Regarding the occupants’ profile, there are 28 families part of the coop and a waiting list. The one on the top list get in if they fill the social housing requirements in Barcelona. In La Borda there are different profiles : some are young and single, others are young couples with small children, some elderly people in their 60’s. We really like the intergenerational dynamic and the diversity of backgrounds, education and interests. We have people coming from all over Spain and other countries in Europe but in the future we would like to include people from outside Europe. Migrants struggle to find affordable houses and we would also like to reflect Barcelona’s cultural diversity (17% of inhabitants were born outside Spain).’
Challenges and lessons learnt
‘One of the main challenges is to keep prices low, especially because we have to find all the financial resources by ourselves. We managed not to pay much for the land thanks to the agreement with the municipality, but we still we have to pay taxes and other expenses.
It’s a long term project but it makes me grow as a person. In total we would have spent five years working on it to be able to move in our new houses in 2018. We are meeting every month, which is time consuming and exhausting. But at the same time, the human group we created in this co-op is really nice, we have been learning a lot, also from each other. Every time we’ve been through some struggle we managed to get over obstacles.

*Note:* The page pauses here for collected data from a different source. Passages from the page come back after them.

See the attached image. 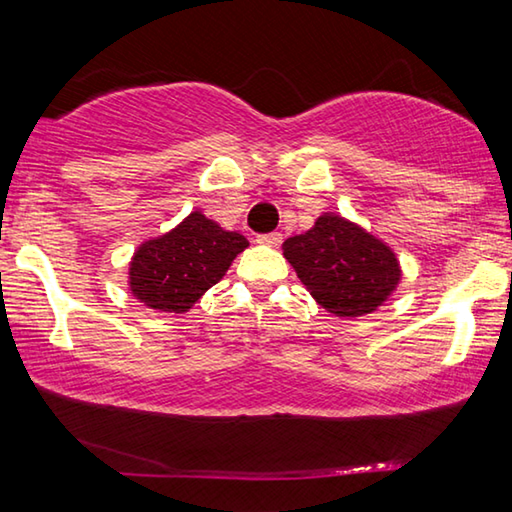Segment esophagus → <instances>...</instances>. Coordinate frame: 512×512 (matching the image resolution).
<instances>
[{
    "label": "esophagus",
    "mask_w": 512,
    "mask_h": 512,
    "mask_svg": "<svg viewBox=\"0 0 512 512\" xmlns=\"http://www.w3.org/2000/svg\"><path fill=\"white\" fill-rule=\"evenodd\" d=\"M257 244L277 248L282 244V235H280V232H264V235H257Z\"/></svg>",
    "instance_id": "obj_1"
}]
</instances>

I am always involved in political urban movements and I am really happy we are actually doing this ground-breaking project which respond to one of the main problem we have. We want to show that we can succeed without following the path dictated by the market or traditional practices.
It has been rewarding but it’s always difficult to change people’s mindset. In Spain people are really attached to the owner-occupied housing model. My parents are pressing me, asking me when I will buy a house, my brother and friends already own theirs. Many think that renting or other options are a waste of money. But since we started talking about this project and educating people, we’re getting more and more attention. We are approached by individuals and even some municipalities that would like to implement the same initiative in their community.
We also managed to get Coop57, the cooperative bank, on board although it has never invested in housing projects before. We’re changing mindsets step by step and I hope it will set an example for other communities. I picture myself living there while teaching and spreading this idea. We could organise once a month some kind of open day for people who want to learn about this experiment and how to do it themselves.’